▶ TEXTE

Pas moins de 26 semaines de travail ont été nécessaires au montage du film Je suis venu vous dire.... Quant à la production, celle-ci s'est étalée sur plus de quatre ans. En cause : l'acquisition des droits sur le répertoire de Serge Gainsbourg ainsi que sur les musiques auxquelles il était attaché. La productrice Miriana Bojic Walter confie : "Je me suis lancée dans cette aventure avec beaucoup d'enthousiasme. Si j'avais su combien ça allait être dur, je pense que je ne l'aurais pas fait. Maintenant, je sais que nous avons fait un film que personne d'autre ne ferait vu la complexité de la production, et j’en suis très fière. Le fait d'avoir choisi l'angle "Gainsbourg se racontant lui-même" a rendu le travail extrêmement compliqué."
Pas moins de 110 titres de Gainsbourg sont présents dans Je suis venu vous dire...
Dans Je suis venu vous dire..., Serge Gainsbourg aborde sa passion pour la musique et évoque aussi un de ses rêves : accompagner de sa voix les mélodies du pianiste jazz Art Tatum et celles des compositeurs classiques Gustav Mahler, Serge Rachmaninov, Frédéric Chopin ou encore Claude Debussy. Il se trouve que le réalisateur Pierre-Henry Salfati est parvenu à recréer dans Je suis venu vous dire... un duo inédit entre Gainsbourg et le jazzman Art Tatum !

▶ CONSIGNE A
Traduisez en anglais cette phrase du texte sur le film consacré à Serge Gainsbourg : « Quant à la production, celle-ci s'est étalée sur plus de quatre ans. »
▶ CONSIGNE B
Prolongez le texte sur le film consacré à Serge Gainsbourg en reprenant juste après sa dernière phrase.
La liste ci-après est sans lien avec le texte.

▶ DONNÉES BRUTES
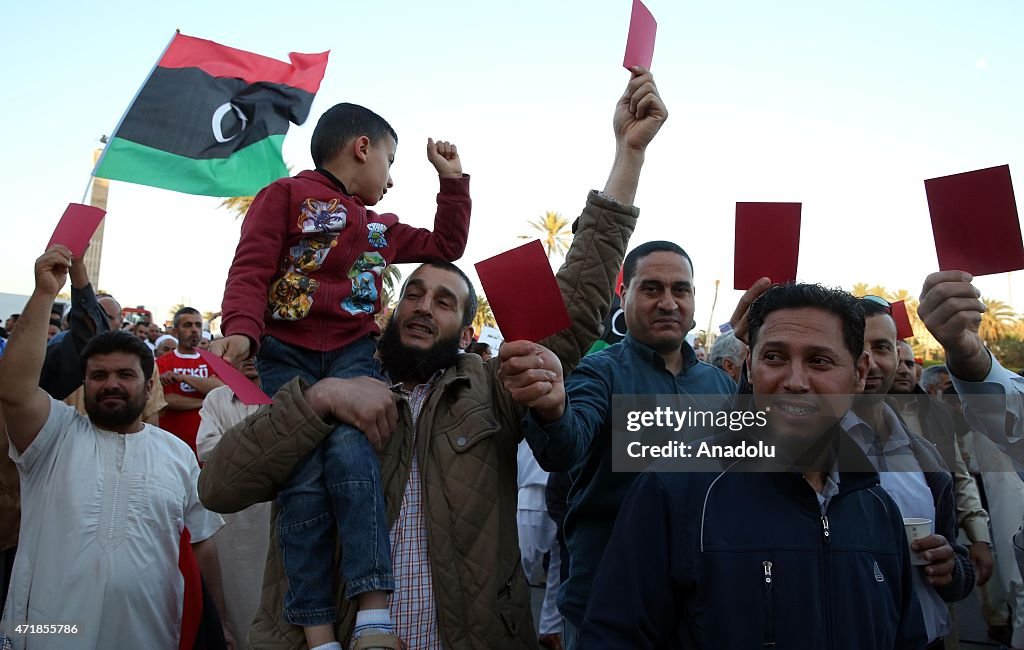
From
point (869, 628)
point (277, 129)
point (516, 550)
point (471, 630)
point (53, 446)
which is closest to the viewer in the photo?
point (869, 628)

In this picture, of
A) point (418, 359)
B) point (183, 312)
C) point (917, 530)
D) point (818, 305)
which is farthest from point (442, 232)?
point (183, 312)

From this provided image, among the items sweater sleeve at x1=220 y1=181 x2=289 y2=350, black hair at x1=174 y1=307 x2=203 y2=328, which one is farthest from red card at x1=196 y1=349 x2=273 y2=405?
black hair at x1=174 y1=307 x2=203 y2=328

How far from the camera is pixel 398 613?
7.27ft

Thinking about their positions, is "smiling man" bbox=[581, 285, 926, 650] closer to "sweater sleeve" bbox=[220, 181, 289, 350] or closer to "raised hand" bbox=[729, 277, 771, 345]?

---

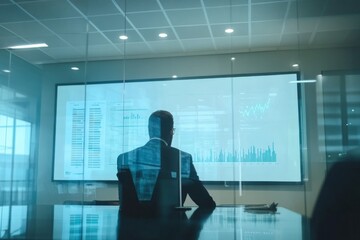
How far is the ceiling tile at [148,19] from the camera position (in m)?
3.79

* * *

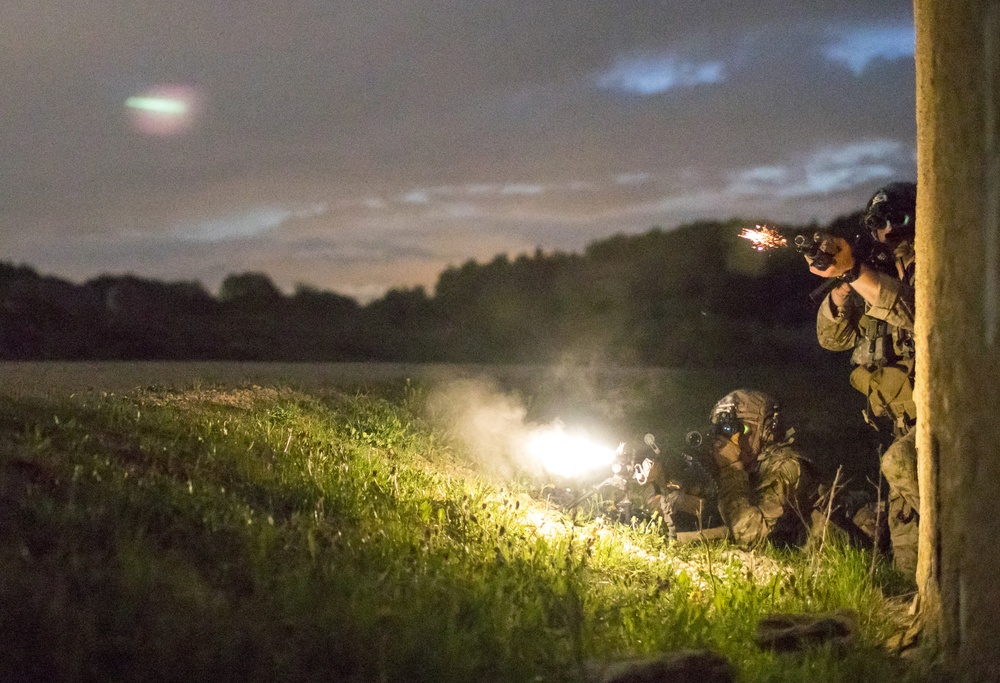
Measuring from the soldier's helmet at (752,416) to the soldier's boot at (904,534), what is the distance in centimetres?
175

▶ RÉPONSE A
As for the production, it stretched over more than four years.

▶ RÉPONSE B
Je suis venu vous dire... met en scène une dimension rarement dévoilée du compositeur de Melody Nelson. Le réalisateur a notamment intégré une scène de vie symbolique de l'artiste où on l'aperçoit contemplant le San Sebastian peint par Andrea Mantegna au Louvre. Cette séquence résume à elle seule l'esprit du film : en extase devant le génie du peintre, le musicien se sent visiblement humble, inexorablement petit. Cet aspect là du génie, il sait qu'il ne pourra jamais y prétendre...
Dans Je suis venu vous dire..., on aperçoit par moments des extraits du chef d’œuvre russe La Dame au petit chien, adapté d'une nouvelle d'Anton Tchekhov. Ce choix n'est pas anodin lorsqu'on sait que l'écrivain a, tout comme Gainsbourg, été hanté très jeune par les femmes. De son côté, l'homme à tête de chou suivait enfant son père qui jouait du piano dans les palaces. De là lui serait venu le goût pour les jolies femmes, les belles voitures et les toutous !
Peu de temps avant sa mort, Serge Gainsbourg laissait entendre qu'il rédigeait un journal intime. A l'origine prévu pour être édité chez Gallimard, ledit journal n'est jamais paru. En regroupant toutes les histoires que le chanteur compositeur aimait raconter à propos de lui, le metteur en scène Pierre-Henry Salfati a cherché à créer le journal tel qu'il l'imagine : "Je l’ai envisagé comme une sorte de carnet de croquis, le carnet d’un peintre, l’aquarelle d’un paysage, l’esquisse d’un portrait, quelques lignes griffonnées d’un début de poème, une fleur séchée entre deux pages vierges (...), où des impressions sans chronologies apparentes se succèdent les unes aux autres. L’ensemble construisant ce portrait du dedans", confie le cinéaste.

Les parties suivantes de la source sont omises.